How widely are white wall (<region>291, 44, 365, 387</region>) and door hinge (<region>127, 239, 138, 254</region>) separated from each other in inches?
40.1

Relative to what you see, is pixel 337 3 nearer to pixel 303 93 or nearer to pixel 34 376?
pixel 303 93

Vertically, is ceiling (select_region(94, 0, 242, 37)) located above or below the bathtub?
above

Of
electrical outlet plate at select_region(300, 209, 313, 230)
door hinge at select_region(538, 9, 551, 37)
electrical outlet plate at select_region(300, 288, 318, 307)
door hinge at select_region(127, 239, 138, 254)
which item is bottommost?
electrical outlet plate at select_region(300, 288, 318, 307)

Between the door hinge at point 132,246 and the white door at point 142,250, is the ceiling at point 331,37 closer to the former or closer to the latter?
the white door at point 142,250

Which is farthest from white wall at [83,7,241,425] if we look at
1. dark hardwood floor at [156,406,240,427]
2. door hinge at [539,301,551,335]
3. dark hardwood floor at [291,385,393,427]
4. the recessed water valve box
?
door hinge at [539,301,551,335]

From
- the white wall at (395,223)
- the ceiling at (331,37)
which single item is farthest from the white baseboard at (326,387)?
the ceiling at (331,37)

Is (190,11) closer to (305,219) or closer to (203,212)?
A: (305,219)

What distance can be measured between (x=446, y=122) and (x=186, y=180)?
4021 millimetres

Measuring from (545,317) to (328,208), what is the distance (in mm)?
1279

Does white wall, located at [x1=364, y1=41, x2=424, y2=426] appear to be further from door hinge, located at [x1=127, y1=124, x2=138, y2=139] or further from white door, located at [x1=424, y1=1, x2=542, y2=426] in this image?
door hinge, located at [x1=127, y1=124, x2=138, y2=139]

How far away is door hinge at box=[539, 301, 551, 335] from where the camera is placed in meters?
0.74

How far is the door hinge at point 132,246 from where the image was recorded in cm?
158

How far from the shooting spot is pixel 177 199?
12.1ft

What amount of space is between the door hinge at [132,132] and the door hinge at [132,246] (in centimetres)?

**Task description:** Rewrite all of the records above so that each instance of "white wall" becomes "painted wall", with nothing else altered.

**Result of the task:**
How widely are painted wall (<region>291, 44, 365, 387</region>) and door hinge (<region>127, 239, 138, 254</region>) separated from each other in inches?
40.1

Relative to what you see, is pixel 337 3 nearer to pixel 303 93 or nearer to pixel 34 376?
pixel 303 93

Vertically, is ceiling (select_region(94, 0, 242, 37)) located above or below the bathtub?
above

Of
electrical outlet plate at select_region(300, 209, 313, 230)
door hinge at select_region(538, 9, 551, 37)
electrical outlet plate at select_region(300, 288, 318, 307)
door hinge at select_region(127, 239, 138, 254)
which item is bottommost?
electrical outlet plate at select_region(300, 288, 318, 307)

Between the door hinge at point 132,246 and the white door at point 142,250, is the ceiling at point 331,37 closer to the former or closer to the latter?
the white door at point 142,250

Which is farthest from painted wall at [83,7,241,425] if we look at
1. dark hardwood floor at [156,406,240,427]
2. door hinge at [539,301,551,335]
3. dark hardwood floor at [291,385,393,427]
4. the recessed water valve box
?
door hinge at [539,301,551,335]

From
- the painted wall at (395,223)
- the ceiling at (331,37)
which single item is farthest from the white baseboard at (326,387)?
the ceiling at (331,37)

Is (190,11) closer to (305,219) or closer to (203,212)?
A: (305,219)

What distance can be measured between (x=446, y=122) and (x=186, y=180)?
4021 millimetres

Measuring from (545,317) to (328,208), what is the distance (in mm)?
1279

Does painted wall, located at [x1=364, y1=41, x2=424, y2=426] appear to be further from door hinge, located at [x1=127, y1=124, x2=138, y2=139] or further from white door, located at [x1=424, y1=1, x2=542, y2=426] in this image?
door hinge, located at [x1=127, y1=124, x2=138, y2=139]

How far away is door hinge at box=[539, 301, 551, 335] from where the camera is placed in meters?
0.74

How far is the door hinge at point 132,246 from where the image was recorded in cm?
158

How far from the shooting spot is pixel 177 199?
12.1ft

What amount of space is between the door hinge at [132,132] and the door hinge at [132,246] (in centimetres)?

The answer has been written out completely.